Circulating tumor DNA has potential for risk stratification, surveillance for recurrence, and identification of actionable genetic alterations in patients with cancer. Patients with CRC have shown a significant association with ctDNA and RFS across multiple studies. It typically precedes imaging findings of recurrence by 8–12 months. A major unanswered question, however, is whether earlier detection of recurrence by ctDNA improves outcomes and if interventions should occur at ctDNA detection. There are cases of patients with increasing ctDNA without radiographic disease of progression that later have a reduction of ctDNA without intervention. It is unknown if a flood of cfDNA from another source mimics the ctDNA of the tumor, if a tumor cell indeed developed but immune surveillance responded appropriately, or if the assay resulted a true–false positive. Although not proven in solid tumor clinical trials, there is a rationale for focusing treatment efforts on minimal residual disease to improve oncologic outcomes [33]. Radiologic occult disease is of highest concern, especially in terms of peritoneal dissemination without definable or measurable masses. The disease burden within the abdomen can cause obstruction complications without early intervention. Furthermore, it is theorized that earlier disease stages may have more intact immune surveillance and potential responses versus those with later stage disease [3435]. As such, with less toxic and more effective treatments in low-burden disease states (i.e., immunotherapy), attempting treatment at the earliest sign of progression with ctDNA may provide improved quality of life and progression-free survival above lead time bias. Already, ctDNA has been shown to be predictive of immunotherapy responses in patients with solid tumors before radiologic response [36]. Withholding adjuvant therapy in patients who are ctDNA-negative post-resection in non-metastatic, low-risk CRC does not appear to cause harm [23], and additional studies are underway to determine how ctDNA might alter adjuvant treatment decisions in CRC [37].

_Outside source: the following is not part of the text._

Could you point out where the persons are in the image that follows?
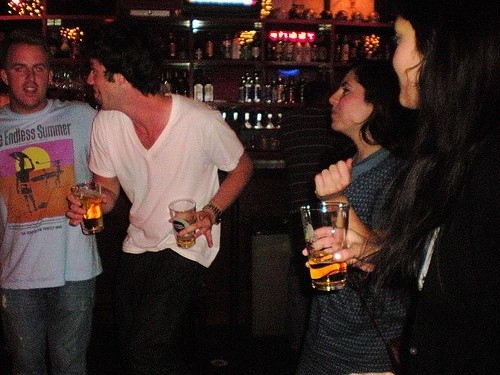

Use of ctDNA in patients with CRPM for risk stratification has not been well-studied. Questions remain regarding the sensitivity of ctDNA assays in these patients. While some assays allow for identification of actionable genetic alterations to guide systemic therapy, this may be better determined through tumor tissue analysis than blood-based methods. Considering its paucity in the bloodstream, tumor-informed, multiple gene ctDNA assays provide higher sensitivity for peritoneal disease versus single, fixed, or droplet PCR ctDNA assays. Utilization of ctDNA for surveillance in patients with CRPM remains uncertain, and further research is needed to compare sensitivity of various ctDNA assays, as well as to determine the optimal timing and frequency of ctDNA analysis in this population. Furthermore, if blood is not an adequate milieu to evaluate ctDNA, peritoneal washings or ascites may be a more accurate source of ctDNA in CRPM patients, although this is not always available. Similar to nonmetastatic CRC, it also is critical to determine whether earlier detection of recurrence or progression by ctDNA and subsequent interventions in CRPM patients improves oncologic outcomes and quality of life.